Art critics have expressed doubts that such a huge amount of work – almost doubling overnight the number of pictures attributed to the celebrated old master – could have gone unnoticed for so long.

And in response, authorities in Milan, no doubt miffed that art academics from the rival regional city of Brescia are claiming the glory for the discovery, are not sitting on their hands. Yesterday they announced two inquiries of their own into the veracity of the researchers' claimed methods and checks, and an independent assessment of the artworks' provenance.

Already the discovery is being tainted by serious claims and counter claims regarding dubious ethics and mysterious sorties at odd hours that could have come straight from the pages of the iconic painter's own colourful life.

The excitement began last Wednesday when a breathless Italian news agency reported the confident claims of art experts from the Brescia Museum Foundation that around 100 early works by Michelangelo Merisi, better known as Caravaggio, had been identified. An eye-watering price was soon put on them: €700m (£550m).

The cache was found, said the researchers, Maurizio Bernardelli Curuz Guerrieri and Adriana Conconi Fedrigolli, at the city's landmark castle in the old workshop of Caravaggio's master, the post-Renaissance painter Simone Peterzano. The researchers said their detailed comparison of the works with known pieces by the painter showed "the faces, bodies and scenes the young Caravaggio would use in later years".

"Caravaggio left the region of Lombardy with a rich collection of figures that he used throughout his career, but especially in his early years working in Rome. These works are proof," said Mr Bernardelli.

As The Independent reported at the time, Elena Conenna, the city council's somewhat-surprised culture spokeswoman, gave a cautious welcome to the "discovery". "We'll be very happy to discover it's true," she said. "But it's strange. They weren't in a hidden place, they were accessible to all." She said the city had not been informed about the discovery and would be "carrying out checks". Many people assumed the Brescia researchers had announced their discovery without warning to increase the impact.

======

| Stated task 1 |
Rewrite the records, starting at the beginning of the records and ending at the line that contains "<instances>", with "Segmentation results" changed to "Detected outlines" and everything else left as it is.

======

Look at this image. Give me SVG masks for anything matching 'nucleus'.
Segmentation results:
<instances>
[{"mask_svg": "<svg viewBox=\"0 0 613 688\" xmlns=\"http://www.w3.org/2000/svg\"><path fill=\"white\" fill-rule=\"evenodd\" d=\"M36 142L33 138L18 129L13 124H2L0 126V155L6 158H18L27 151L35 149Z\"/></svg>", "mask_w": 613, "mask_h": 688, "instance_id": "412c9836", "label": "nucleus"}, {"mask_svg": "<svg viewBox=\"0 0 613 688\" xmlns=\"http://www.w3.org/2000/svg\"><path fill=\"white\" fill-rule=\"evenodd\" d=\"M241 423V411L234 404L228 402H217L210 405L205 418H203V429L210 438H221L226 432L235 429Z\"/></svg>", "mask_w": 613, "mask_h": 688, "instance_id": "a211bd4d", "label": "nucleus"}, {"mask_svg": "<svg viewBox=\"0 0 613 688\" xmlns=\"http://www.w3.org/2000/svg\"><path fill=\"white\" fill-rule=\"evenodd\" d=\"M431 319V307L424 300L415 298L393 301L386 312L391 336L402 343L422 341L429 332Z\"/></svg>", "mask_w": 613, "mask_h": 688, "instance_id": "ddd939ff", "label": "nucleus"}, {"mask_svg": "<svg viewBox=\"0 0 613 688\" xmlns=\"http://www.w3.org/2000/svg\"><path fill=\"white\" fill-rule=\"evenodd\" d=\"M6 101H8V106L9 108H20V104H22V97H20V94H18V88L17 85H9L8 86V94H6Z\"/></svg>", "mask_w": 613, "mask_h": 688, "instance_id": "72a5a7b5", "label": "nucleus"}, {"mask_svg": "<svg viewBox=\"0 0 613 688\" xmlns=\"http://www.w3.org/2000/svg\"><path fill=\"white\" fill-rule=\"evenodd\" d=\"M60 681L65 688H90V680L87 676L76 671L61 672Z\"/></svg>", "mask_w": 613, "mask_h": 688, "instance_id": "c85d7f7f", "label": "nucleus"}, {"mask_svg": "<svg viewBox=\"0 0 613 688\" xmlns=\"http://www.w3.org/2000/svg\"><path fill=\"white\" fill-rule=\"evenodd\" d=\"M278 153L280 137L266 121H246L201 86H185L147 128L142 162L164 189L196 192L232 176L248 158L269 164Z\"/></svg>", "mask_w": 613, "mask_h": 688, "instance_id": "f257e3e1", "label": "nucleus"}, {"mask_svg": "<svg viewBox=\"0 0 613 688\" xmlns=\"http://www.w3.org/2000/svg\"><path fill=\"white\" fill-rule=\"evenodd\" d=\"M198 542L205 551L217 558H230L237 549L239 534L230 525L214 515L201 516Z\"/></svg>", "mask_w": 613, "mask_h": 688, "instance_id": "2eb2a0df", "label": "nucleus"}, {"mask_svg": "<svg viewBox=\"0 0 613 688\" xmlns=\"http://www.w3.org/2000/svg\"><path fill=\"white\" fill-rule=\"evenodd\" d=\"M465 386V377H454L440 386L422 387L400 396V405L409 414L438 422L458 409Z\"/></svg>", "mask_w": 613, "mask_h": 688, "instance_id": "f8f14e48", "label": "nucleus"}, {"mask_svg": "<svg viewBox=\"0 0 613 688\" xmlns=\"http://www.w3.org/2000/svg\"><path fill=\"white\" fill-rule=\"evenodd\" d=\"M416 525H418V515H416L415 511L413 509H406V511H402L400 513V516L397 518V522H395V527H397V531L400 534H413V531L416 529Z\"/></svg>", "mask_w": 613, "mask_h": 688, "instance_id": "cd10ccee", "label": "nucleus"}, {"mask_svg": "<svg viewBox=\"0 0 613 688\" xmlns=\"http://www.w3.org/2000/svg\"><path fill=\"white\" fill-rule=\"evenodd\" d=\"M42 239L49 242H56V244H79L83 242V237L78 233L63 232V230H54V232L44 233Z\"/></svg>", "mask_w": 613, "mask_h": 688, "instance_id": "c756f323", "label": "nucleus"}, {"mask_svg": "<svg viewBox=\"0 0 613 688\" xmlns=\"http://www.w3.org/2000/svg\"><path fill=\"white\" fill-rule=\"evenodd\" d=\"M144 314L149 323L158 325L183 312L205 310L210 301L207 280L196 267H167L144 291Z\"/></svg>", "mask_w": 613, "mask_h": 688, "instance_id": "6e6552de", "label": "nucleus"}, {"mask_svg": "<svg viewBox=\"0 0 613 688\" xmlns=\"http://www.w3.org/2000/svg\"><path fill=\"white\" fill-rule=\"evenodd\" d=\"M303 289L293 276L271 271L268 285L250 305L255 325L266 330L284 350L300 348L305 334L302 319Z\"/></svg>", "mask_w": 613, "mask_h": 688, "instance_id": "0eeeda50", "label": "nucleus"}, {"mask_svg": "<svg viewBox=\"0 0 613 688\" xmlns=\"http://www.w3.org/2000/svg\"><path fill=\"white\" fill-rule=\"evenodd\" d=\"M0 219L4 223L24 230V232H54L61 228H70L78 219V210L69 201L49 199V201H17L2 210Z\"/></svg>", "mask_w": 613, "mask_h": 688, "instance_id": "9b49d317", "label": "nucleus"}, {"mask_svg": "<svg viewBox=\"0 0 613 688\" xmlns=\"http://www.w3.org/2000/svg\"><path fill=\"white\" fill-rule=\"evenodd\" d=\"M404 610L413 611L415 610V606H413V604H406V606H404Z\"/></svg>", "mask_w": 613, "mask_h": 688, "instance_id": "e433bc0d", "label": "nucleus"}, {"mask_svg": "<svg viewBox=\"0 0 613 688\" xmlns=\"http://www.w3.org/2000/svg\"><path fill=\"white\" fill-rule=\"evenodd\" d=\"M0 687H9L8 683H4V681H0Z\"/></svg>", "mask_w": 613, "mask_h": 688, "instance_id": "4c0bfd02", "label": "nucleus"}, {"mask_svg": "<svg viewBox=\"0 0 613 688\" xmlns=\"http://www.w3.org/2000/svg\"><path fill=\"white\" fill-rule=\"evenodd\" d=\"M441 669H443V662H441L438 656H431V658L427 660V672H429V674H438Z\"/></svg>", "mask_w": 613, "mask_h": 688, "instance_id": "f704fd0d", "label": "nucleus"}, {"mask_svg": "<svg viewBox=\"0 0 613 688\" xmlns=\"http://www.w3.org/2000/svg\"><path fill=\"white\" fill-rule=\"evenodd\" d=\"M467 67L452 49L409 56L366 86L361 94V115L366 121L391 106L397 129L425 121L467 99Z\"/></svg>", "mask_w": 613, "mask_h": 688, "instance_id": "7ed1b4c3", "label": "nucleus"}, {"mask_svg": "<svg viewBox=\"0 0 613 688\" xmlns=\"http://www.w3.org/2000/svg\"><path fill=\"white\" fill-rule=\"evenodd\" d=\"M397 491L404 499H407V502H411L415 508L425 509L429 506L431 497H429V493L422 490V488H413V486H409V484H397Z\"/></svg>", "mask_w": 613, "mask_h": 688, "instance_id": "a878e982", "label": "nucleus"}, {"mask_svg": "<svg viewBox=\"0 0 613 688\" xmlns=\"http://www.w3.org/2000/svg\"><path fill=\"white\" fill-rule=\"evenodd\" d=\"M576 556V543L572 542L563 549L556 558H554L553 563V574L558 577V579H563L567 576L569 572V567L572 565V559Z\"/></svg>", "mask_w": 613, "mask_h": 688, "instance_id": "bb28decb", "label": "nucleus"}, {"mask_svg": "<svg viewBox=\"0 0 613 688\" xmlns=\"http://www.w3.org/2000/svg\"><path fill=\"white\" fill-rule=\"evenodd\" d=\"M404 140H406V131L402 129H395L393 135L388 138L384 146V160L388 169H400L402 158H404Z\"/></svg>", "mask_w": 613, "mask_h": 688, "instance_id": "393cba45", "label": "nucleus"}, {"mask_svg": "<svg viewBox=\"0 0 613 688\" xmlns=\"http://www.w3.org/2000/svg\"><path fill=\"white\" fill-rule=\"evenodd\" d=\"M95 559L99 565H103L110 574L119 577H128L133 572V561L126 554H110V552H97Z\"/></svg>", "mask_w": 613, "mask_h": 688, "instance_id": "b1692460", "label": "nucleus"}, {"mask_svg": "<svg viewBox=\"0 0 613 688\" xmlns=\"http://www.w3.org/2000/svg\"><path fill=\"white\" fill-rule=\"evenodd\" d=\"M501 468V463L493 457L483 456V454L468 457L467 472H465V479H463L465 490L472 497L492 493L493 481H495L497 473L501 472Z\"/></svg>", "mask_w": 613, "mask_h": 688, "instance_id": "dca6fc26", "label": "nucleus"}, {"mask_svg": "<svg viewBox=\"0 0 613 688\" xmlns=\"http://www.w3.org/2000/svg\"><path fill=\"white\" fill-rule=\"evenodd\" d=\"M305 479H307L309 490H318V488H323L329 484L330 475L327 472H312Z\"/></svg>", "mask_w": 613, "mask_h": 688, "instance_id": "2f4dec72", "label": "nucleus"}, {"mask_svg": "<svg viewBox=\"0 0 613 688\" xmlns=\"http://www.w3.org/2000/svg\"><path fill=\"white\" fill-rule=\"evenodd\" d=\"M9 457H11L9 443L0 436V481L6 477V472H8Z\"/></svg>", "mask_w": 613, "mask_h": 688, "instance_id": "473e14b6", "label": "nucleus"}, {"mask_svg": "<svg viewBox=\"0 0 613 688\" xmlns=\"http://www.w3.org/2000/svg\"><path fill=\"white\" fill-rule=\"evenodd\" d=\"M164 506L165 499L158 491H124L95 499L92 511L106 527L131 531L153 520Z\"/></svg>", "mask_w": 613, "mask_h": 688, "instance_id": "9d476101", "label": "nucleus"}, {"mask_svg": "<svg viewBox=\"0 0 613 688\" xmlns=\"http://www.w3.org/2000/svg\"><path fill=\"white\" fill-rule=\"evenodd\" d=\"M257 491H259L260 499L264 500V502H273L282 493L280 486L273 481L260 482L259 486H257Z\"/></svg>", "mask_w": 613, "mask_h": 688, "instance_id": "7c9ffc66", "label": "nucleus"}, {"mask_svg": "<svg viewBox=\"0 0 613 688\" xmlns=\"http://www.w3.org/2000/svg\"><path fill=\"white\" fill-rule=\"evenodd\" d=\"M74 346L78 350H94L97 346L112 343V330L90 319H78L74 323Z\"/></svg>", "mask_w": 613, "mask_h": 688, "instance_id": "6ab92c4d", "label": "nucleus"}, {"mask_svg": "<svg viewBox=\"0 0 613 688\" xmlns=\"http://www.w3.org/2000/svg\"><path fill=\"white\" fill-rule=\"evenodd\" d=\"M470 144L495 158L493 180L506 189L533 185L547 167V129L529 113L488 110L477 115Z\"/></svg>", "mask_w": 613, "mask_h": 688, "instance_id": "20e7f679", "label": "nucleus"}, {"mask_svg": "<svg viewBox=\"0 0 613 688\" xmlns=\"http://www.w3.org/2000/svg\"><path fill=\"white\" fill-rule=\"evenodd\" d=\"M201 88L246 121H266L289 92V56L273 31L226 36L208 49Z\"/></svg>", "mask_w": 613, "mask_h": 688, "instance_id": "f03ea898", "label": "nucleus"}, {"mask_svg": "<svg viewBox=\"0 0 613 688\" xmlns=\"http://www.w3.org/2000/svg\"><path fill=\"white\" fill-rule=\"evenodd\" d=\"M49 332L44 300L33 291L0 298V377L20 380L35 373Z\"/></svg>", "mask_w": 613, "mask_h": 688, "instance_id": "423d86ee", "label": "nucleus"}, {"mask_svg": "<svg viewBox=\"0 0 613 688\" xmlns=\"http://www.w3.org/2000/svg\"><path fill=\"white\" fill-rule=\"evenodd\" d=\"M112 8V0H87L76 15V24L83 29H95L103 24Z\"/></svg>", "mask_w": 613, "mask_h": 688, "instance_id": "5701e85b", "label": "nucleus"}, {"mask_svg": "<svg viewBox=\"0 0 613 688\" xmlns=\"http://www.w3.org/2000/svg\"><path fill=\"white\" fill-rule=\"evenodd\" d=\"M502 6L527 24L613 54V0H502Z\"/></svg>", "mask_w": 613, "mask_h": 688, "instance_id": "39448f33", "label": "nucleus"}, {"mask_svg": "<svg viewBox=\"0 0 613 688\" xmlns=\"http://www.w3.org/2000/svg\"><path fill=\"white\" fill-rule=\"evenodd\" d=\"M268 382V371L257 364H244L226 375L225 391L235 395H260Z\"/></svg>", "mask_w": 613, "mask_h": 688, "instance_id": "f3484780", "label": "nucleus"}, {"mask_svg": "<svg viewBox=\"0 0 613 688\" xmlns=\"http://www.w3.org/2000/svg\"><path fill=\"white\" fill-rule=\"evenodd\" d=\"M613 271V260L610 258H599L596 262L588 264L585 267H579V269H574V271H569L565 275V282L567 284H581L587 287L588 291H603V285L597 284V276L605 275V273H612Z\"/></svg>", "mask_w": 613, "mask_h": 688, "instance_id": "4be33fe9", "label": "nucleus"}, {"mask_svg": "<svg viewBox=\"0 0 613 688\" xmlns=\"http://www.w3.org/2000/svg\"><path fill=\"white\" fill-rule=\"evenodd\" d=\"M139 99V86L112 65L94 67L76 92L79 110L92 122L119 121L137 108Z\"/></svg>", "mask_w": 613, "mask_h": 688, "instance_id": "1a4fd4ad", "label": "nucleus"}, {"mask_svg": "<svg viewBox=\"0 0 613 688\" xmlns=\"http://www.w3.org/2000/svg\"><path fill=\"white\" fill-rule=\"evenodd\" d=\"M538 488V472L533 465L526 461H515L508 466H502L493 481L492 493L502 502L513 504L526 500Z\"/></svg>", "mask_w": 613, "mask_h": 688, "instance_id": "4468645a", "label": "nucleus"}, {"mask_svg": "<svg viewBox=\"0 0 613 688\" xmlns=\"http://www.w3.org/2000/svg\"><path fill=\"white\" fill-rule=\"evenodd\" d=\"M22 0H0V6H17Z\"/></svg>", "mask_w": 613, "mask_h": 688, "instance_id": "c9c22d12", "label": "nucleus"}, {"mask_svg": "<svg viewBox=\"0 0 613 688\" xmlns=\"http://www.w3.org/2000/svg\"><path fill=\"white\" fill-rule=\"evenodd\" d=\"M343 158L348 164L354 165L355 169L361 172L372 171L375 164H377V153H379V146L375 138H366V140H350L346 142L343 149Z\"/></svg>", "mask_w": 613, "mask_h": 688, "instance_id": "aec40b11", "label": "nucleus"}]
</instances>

======

| Stated task 2 |
From the article about the Caravaggio discovery, copy the passage starting at "Art critics have" and ending at "own colourful life.".

| Task answer 1 |
Look at this image. Give me SVG masks for anything matching 'nucleus'.
Detected outlines:
<instances>

| Task answer 2 |
Art critics have expressed doubts that such a huge amount of work – almost doubling overnight the number of pictures attributed to the celebrated old master – could have gone unnoticed for so long.

And in response, authorities in Milan, no doubt miffed that art academics from the rival regional city of Brescia are claiming the glory for the discovery, are not sitting on their hands. Yesterday they announced two inquiries of their own into the veracity of the researchers' claimed methods and checks, and an independent assessment of the artworks' provenance.

Already the discovery is being tainted by serious claims and counter claims regarding dubious ethics and mysterious sorties at odd hours that could have come straight from the pages of the iconic painter's own colourful life.